___ Information shown
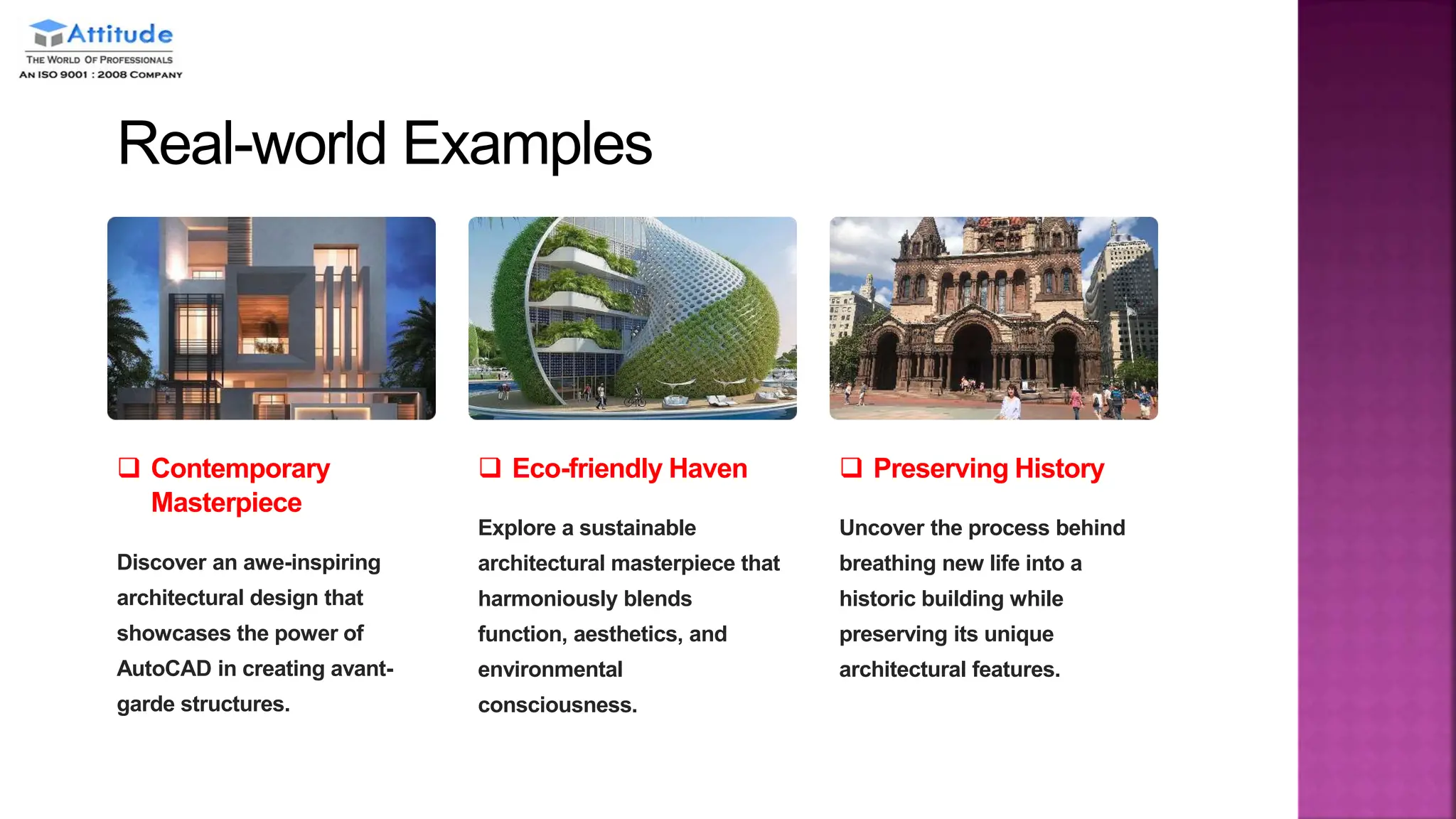 Attitude
THE WORLD OF PROFESSIONALS
AN ISO 9001 : 2008 COMPANY

Real-world Examples

❑ Contemporary Masterpiece

Discover an awe-inspiring architectural design that showcases the power of AutoCAD in creating avant-garde structures.

❑ Eco-friendly Haven

Explore a sustainable architectural masterpiece that harmoniously blends function, aesthetics, and environmental consciousness.

❑ Preserving History

Uncover the process behind breathing new life into a historic building while preserving its unique architectural features.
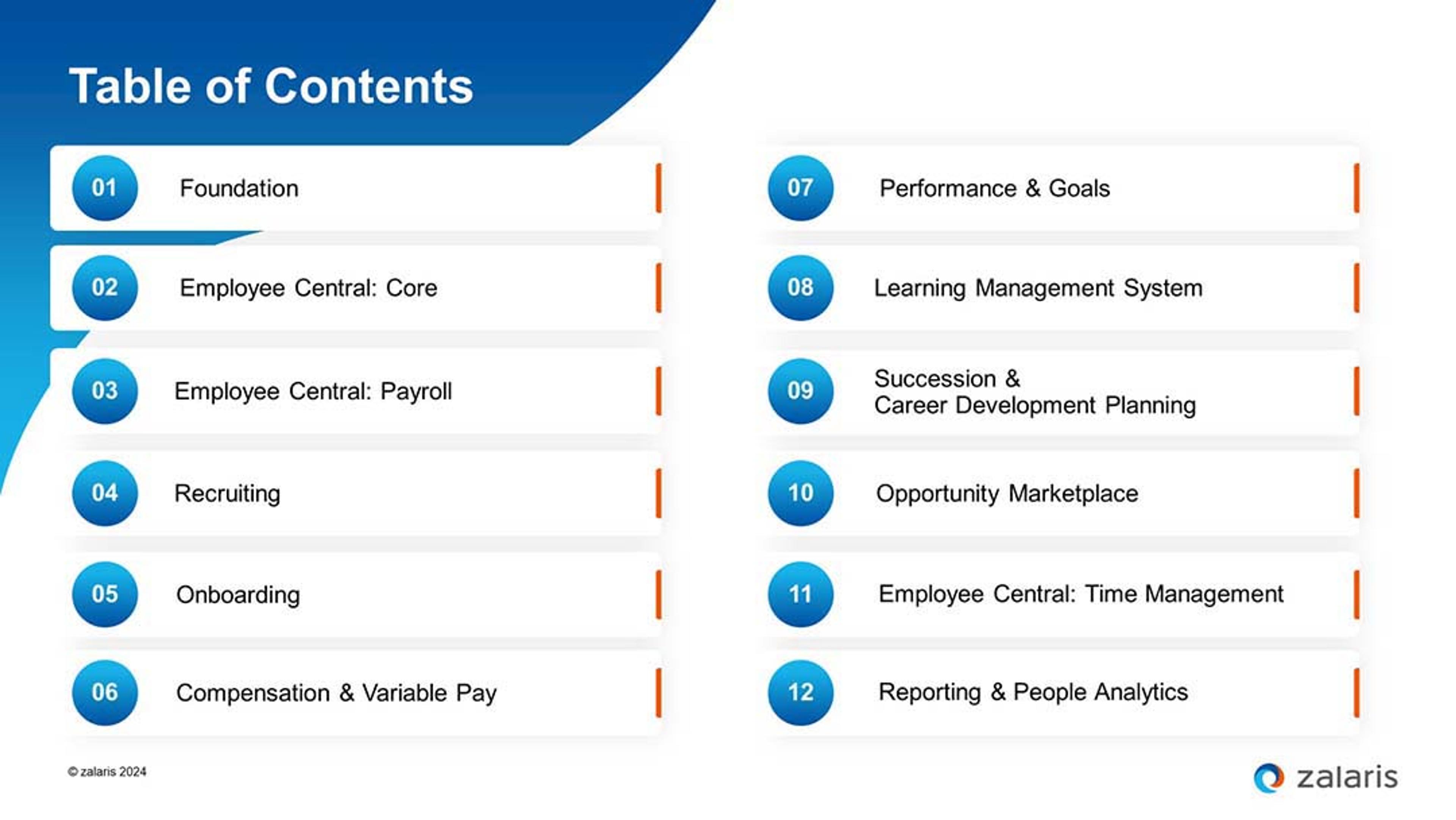 Table of Contents

01 Foundation

02 Employee Central: Core

03 Employee Central: Payroll

04 Recruiting

05 Onboarding

06 Compensation & Variable Pay

07 Performance & Goals

08 Learning Management System

09 Succession & Career Development Planning

10 Opportunity Marketplace

11 Employee Central: Time Management

12 Reporting & People Analytics

© zalaris 2024

zalaris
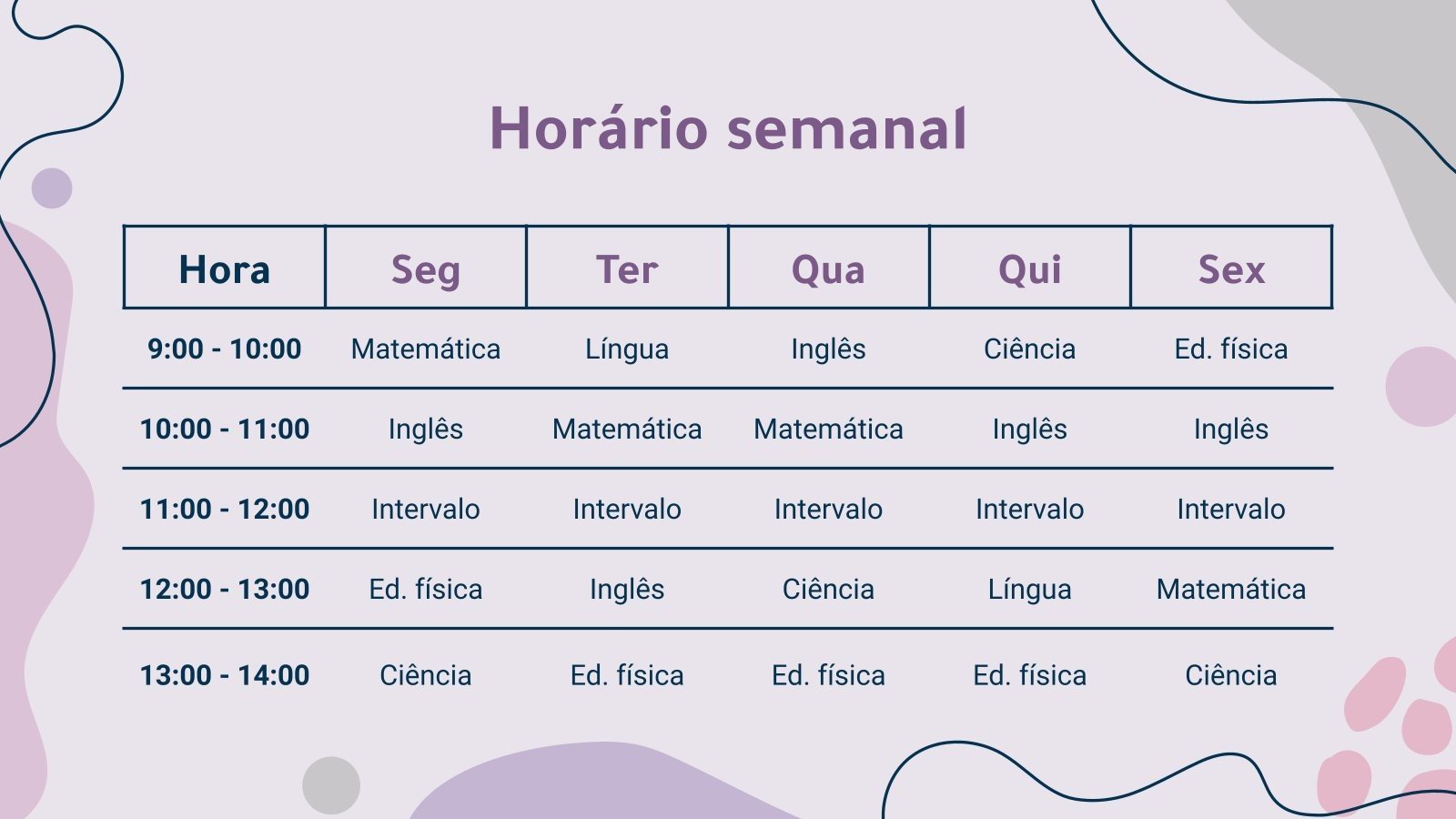 Horário semanal

| Hora | Seg | Ter | Qua | Qui | Sex |
|---|---|---|---|---|---|
| 9:00 - 10:00 | Matemática | Língua | Inglês | Ciência | Ed. física |
| 10:00 - 11:00 | Inglês | Matemática | Matemática | Inglês | Inglês |
| 11:00 - 12:00 | Intervalo | Intervalo | Intervalo | Intervalo | Intervalo |
| 12:00 - 13:00 | Ed. física | Inglês | Ciência | Língua | Matemática |
| 13:00 - 14:00 | Ciência | Ed. física | Ed. física | Ed. física | Ciência |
______
• **Activity**
In the entries above, find each line with the word "that" and return it.

• **Solution**
Discover an awe-inspiring architectural design that showcases the power of AutoCAD in creating avant-garde structures.
Explore a sustainable architectural masterpiece that harmoniously blends function, aesthetics, and environmental consciousness.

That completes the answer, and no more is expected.